Surveillance systems now move faster than before, leaving behind old cloud-heavy cameras. Instead of sending everything online, small smart gadgets handle tasks right where they happen. One example uses the tiny ESP32 chip, turning it into a watcher that moves two ways while spotting things. Vision jobs run light and quick on board, avoiding heavy data loads. A compact form of machine learning, powered by TensorFlow Lite for Microcontrollers, helps spot objects without delay. Messages go out efficiently when needed, thanks to MQTT\'s lean communication method. Speed improves, internet traffic drops, personal information stays safer. Earlier designs get examined here alongside decisions made during building. Choices about parts and code shape what each system can do. Some compromises appear necessary between power needs, accuracy, and cost. The setup described guides movement with servos, keeping eyes on moving targets in real time.
Introduction
This text describes the development of a low-cost, intelligent surveillance system that moves beyond traditional CCTV cameras. Conventional systems rely on continuous video streaming to remote servers, which causes high bandwidth usage, delayed responses, privacy concerns, and dependency on internet connectivity. They also lack on-device intelligence, making them inefficient for real-time decision-making.
To solve these issues, the proposed system uses edge computing and TinyML on an ESP32-CAM device. Instead of sending video to the cloud, the camera performs local processing to detect motion and make decisions in real time.
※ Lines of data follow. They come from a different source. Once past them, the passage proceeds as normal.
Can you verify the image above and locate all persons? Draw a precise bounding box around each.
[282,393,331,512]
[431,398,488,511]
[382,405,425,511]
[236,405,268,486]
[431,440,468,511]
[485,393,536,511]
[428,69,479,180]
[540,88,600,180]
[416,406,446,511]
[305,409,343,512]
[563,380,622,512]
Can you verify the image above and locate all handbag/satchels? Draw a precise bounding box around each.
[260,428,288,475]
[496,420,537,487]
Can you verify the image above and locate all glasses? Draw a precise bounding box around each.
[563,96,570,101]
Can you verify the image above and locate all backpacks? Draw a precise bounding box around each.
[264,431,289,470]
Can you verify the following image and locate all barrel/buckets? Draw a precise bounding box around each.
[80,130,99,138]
It is enhanced with a dual-axis (pan-tilt) servo mechanism that allows the camera to automatically move and track objects, expanding its field of view without extra hardware.
The system is built in phases. Phase 1 (completed) includes live video streaming and pan-tilt control using ESP32-CAM. Phase 2 (planned) will add on-device person detection and automatic tracking using Edge AI, while Phase 3 will introduce alerts, recording, and mobile notifications for a fully autonomous surveillance system.
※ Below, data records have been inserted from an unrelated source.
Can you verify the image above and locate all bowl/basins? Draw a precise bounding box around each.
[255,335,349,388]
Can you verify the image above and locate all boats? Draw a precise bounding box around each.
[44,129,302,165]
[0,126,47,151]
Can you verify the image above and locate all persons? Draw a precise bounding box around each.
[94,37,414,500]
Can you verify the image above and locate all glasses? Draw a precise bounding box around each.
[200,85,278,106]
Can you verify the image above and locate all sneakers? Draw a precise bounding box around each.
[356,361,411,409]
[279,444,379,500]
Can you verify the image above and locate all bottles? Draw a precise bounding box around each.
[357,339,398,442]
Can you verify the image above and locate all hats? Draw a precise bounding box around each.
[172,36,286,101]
The literature review shows that existing work typically focuses on either video streaming, servo control, or edge AI separately, but not as a unified system. The proposed project fills this gap by integrating all these features into a single low-cost embedded platform.
Conclusion
This paper presented the design, development, and testing of an Edge-AI enabled smart surveillance system as Phase 1 of a modular, multi-phase project. The prototype successfully integrates live video streaming and dual-axis camera movement using the ESP32-CAM. Testing confirmed reliable performance for real-time monitoring and remote access over Wi-Fi, establishing a strong foundation for adding on-device intelligence in the next phase. The system demonstrates a practical application of IoT, embedded systems, and Edge AI in intelligent surveillance, with relevance for homes, laboratories, campuses, and office environments.
References
[1] Espressif Systems, ESP32-CAM Wi-Fi Camera Module: Datasheet, Hardware Specifications, and Application Notes, Espressif Systems, 2019. [
[2] P. Warden and D. Situnayake, TinyML: Machine Learning with TensorFlow Lite for Microcontrollers. Sebastopol, CA, USA: O’Reilly Media, 2019, covering embedded ML deployment on low-power devices.
[3] Z. Shelby et al., “Embedded Machine Learning for Real-Time Image Classification on Microcontrollers,” Edge Impulse Technical Documentation, 2021, explaining edge AI model deployment.
[4] N. Kolban, “ESP32 Camera Web Server and Servo Motor Control using Arduino IDE,” Technical Tutorial Series on ESP32 Applications, 2020. [
[5] M. Banzi and D. Cuartielles, “Servo-Based Pan-Tilt Mechanism for Camera Systems,” Arduino Project Resources and Hardware Interfacing Guides, 2018.
[6] MIT Media Lab Researchers, “Embedded Vision and Real-Time Object Tracking on Low-Power Devices,” Research Publications on Edge Vision Systems, 2020.
[7] Random Nerd Tutorials, “ESP32-CAM Video Streaming and Pan-Tilt Control Projects,” Online Technical Guide for IoT and Embedded Vision, 2022.
[8] Espressif Systems, ESP32 Technical Reference Manual, Espressif Systems, 2020, detailing architecture, peripherals, and programming guidelines.
[9] Edge Impulse, “Deploying Person Detection Models on ESP32 Devices,” Edge Impulse Learning Resources for TinyML, 2022.
[10] Various Authors, “Edge-AI Based Surveillance and Real-Time Object Tracking Using Embedded Systems,” Recent Journal and Conference Publications in Embedded AI, 2023.